Ronald Reagan by E.R. Kinstler

The 40th president of the United States, Ronald Reagan

“…and I’m here to help”.  These words by Ronald Reagan were claimed to be the “nine most terrifying words in the English language”.  Simple in its approach, deep in its implication, he very well could be right.  I am hard pressed to come up with a situation which government has made better when they have finally decided to get involved.  Wonderful uses of the rights and privileges granted to the federal government pale when compared to the abuses and wastes of the same federal government.  Using federal troops to break racist policies in places like Little Rock in the Civil Rights era?  That was a wonderful use of the federal government by President Eisenhower.  I guess you could contrast that with the role of federal government in the Waco tragedy.

It is when the government seeks to use its enforcement powers and ability to compel people to act differently, that I take offense – and I think many other Americans should too.  I don’t know about you, but I have not felt as ordered about by someone since I was in grade school.  It seems as though the leaders of the last few years have felt it was in their own executive or legislative rights to tell (not ask) the American people what they may or may not do.  Few to no judicial challenges for the most part, seem to only have encouraged them to continually push their boundaries onto the people, without critically thinking how future leaders may warp the current rules to suit their own “mandates” to rule their constituents.  It seems as though even local governments are getting in on the act, passing and carrying out rules and regulations that have shaky bases for their existence.

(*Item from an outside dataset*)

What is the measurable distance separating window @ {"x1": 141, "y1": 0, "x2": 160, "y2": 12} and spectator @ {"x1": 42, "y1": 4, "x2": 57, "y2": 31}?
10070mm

Locally, I have seen bath salts recently banned – because the good legislators realize what a threat they pose to moist, supple skin?  No, because people with nothing better to do were mashing the salts and then snorting them to get high.  Brilliant.  So, ostensibly, to lower healthcare costs and prevent otherwise idiotic people from snorting their beauty products – no bath salts for anyone!  It is a good thing that the active ingredients that cause the highs are not found in anything else, or the government will have to start banning things like blush or Chapstick.  Also, I am pretty sure that the strung out people, so desperate for their fix will not turn to either something far stronger or more damaging, to get that fix.

In cities across the nation, local governments have taken it upon themselves to ban the use of trans-fats in foods.  Whether or not anyone has weighed the healthcare money saved by cleaning up greasy spoons, and weighed it against the costs of the real junk food junkies who might drive out of the locality to get their junk food fix, or simply eat something as bad from a bag, is unknown to me.  New York has passed a slew of laws, trying to force people to act one way or another.  Already seeing $5+ packs of cigarettes still being bought and smoked, they thought it would be a good idea to try to ban the actual act of smoking them nearly everywhere that they could.  Sounds great, right – I mean who wants to suck some hacking, coughing, phlegm-y, smoker’s breath, right?  So in the name of those put out by attending places that they know will have smokers, they have decided that their own rights are more important than the smokers’.

Senator Caveman

Senator Gront - (I) OH , sitting on the set of Meet the Press where he fielded tough questions about fire and mammoth-spear regulation.

All these rules seem to be simply designed to affect behaviors.  The biggest gripe I have, besides the obvious treading upon rights, is the enforcement mechanisms for the usually asinine government plans.  Either an existing entity, local or state police, or a newly invented body, must enforce these rules from on high.  If it is the existing entity – is this really a good way to change the way they spend their time?  If it’s a newly invented entity, is it really a good thing to waste money on?  The thing is, far too often, to me, there is no entity more subject to the laws of unintended consequence, than government.  Pass something, then maybe the people will not whine too loudly about it, and then pass some more.  No problem — heck, a caveman could do it (and haven’t the Weiner and Lee scandals proven that?)